Churchill: The Hollywood Years Review

Classification: 15 Director: Peter Richardson Rating: 2/5

Christian Slater. Neve Campbell. Harry Enfield. Reeves and Mortimer…Hmm. You approach Churchill – The Hollywood Years with a certain apprehension, knowing that it could either be an oddball work of genius or an unmitigated disaster. Your instincts tilt towards the latter. And your instincts prove to be entirely justified.

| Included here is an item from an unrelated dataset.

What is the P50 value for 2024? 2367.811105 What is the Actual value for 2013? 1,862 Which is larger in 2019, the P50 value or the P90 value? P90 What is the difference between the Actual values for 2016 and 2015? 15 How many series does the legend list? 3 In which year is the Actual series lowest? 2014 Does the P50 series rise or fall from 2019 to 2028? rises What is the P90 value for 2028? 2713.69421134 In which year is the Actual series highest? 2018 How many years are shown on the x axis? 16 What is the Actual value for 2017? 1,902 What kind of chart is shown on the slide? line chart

The hard-to-fathom plot opens with modern day Hollywood execs trying to persuade “President Blair” that Winston Churchill was really an American GI, an actor-for-hire having supplied the face history has come to recognise. Cut to Hollywood’s spin on the tale as the cigar-chomping Church (Slater) arrives in London with buddy Eisenhower (Malco). When they stumble across a conspiracy to hand Britain over to the Nazis, the duo join forces with the plucky Princess Elizabeth (Campbell) to rescue Blighty from Hitler’s evil clutches.

If Churchill: The Hollywood Years sounds awful that’s because it is. I mean, it’s just a really bad idea for a film. The poorly structured farrago of a story leads to a clumsy, awkward tone throughout that’s not, unfortunately, even countered by some decent jokes. You get the impression that the film would love to be seen as a Top Secret! for a new generation. Instead, the lines dished out feel like they belong in one of those terrible spin-off movies of the 70s – you know, Man About the House, Are You Being Served? and the like. Which might be fine if this was 1973. But it’s not. And having Dead Ringers’ Jon Culshaw bookend the film as Tony Blair doesn’t make it any more cutting-edge or relevent.

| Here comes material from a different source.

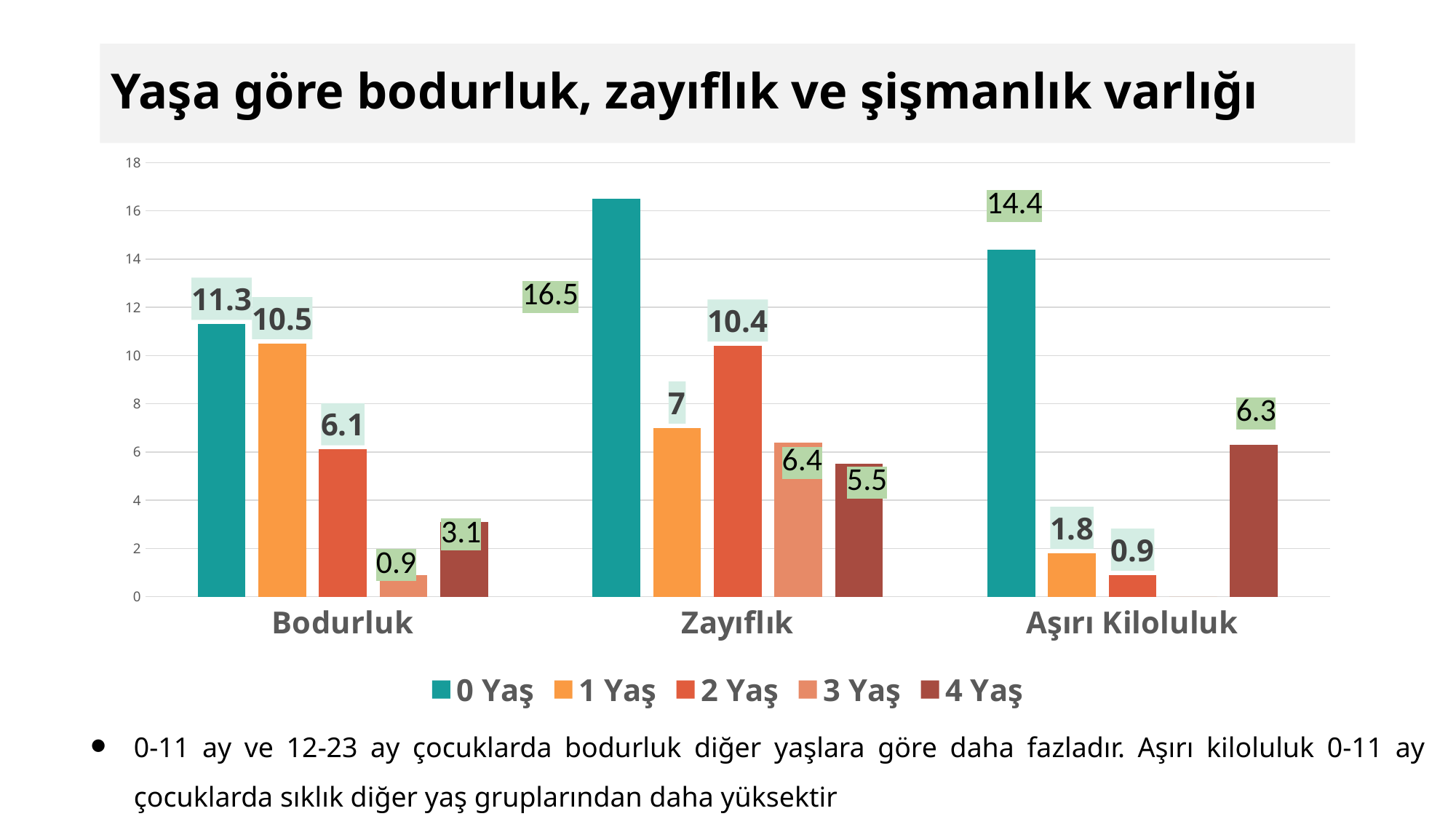
What kind of chart is shown on the slide? Bar chart What is the difference between the 0 Yaş and 1 Yaş values in the Aşırı Kiloluluk group? 12.6 What is the value for 1 Yaş in the Bodurluk group? 10.5 What is the title of the slide? Yaşa göre bodurluk, zayıflık ve şişmanlık varlığı Which age series has the highest value in the Zayıflık group? 0 Yaş How many categories are shown on the x axis? 3 Is the value for 0 Yaş in the Aşırı Kiloluluk group greater or less than 14? greater What is the value for 4 Yaş in the Aşırı Kiloluluk group? 6.3 Which is larger in the Zayıflık group: the 1 Yaş value or the 2 Yaş value? 2 Yaş How many series does the legend list? 5 Which age series has the lowest value in the Bodurluk group? 3 Yaş What is the value for 0 Yaş in the Zayıflık group? 16.5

To be entirely fair there are three or four mild chuckles, mainly down to Enfield’s moronic king (two thirds Nice-But-Dim and one third Kevin the teenager) and Campbell does offer up a surprisingly winning comic performance. The film could also double up as a particularly good drinking game, downing a shot every time a British sitcom stalwart appears – “There goes Mackenzie Crook!” “Hey, there’s Rik Mayall!”

Otherwise there’s little else to redeem the movie. It bludgeons its one joke (on Hollywood’s re-imagining of history) to a rather horrible death and leaves little in its wake except some wince-worthy “post-modern” moments (Churchill and Eisenhower performing a rap at the King’s ball) and a sprinkling of lame Carry On style double-entendres and crudity.

Director Peter Richardson was once a pioneer of British alternative comedy, and in his contribution to the rather nifty Stella Street he’s shown that his talents haven’t entirely deserted him. But you’d never know it from this dreadful mess of a movie. It makes Richardson’s 1991 effort The Pope Must Die look like a bona fide classic.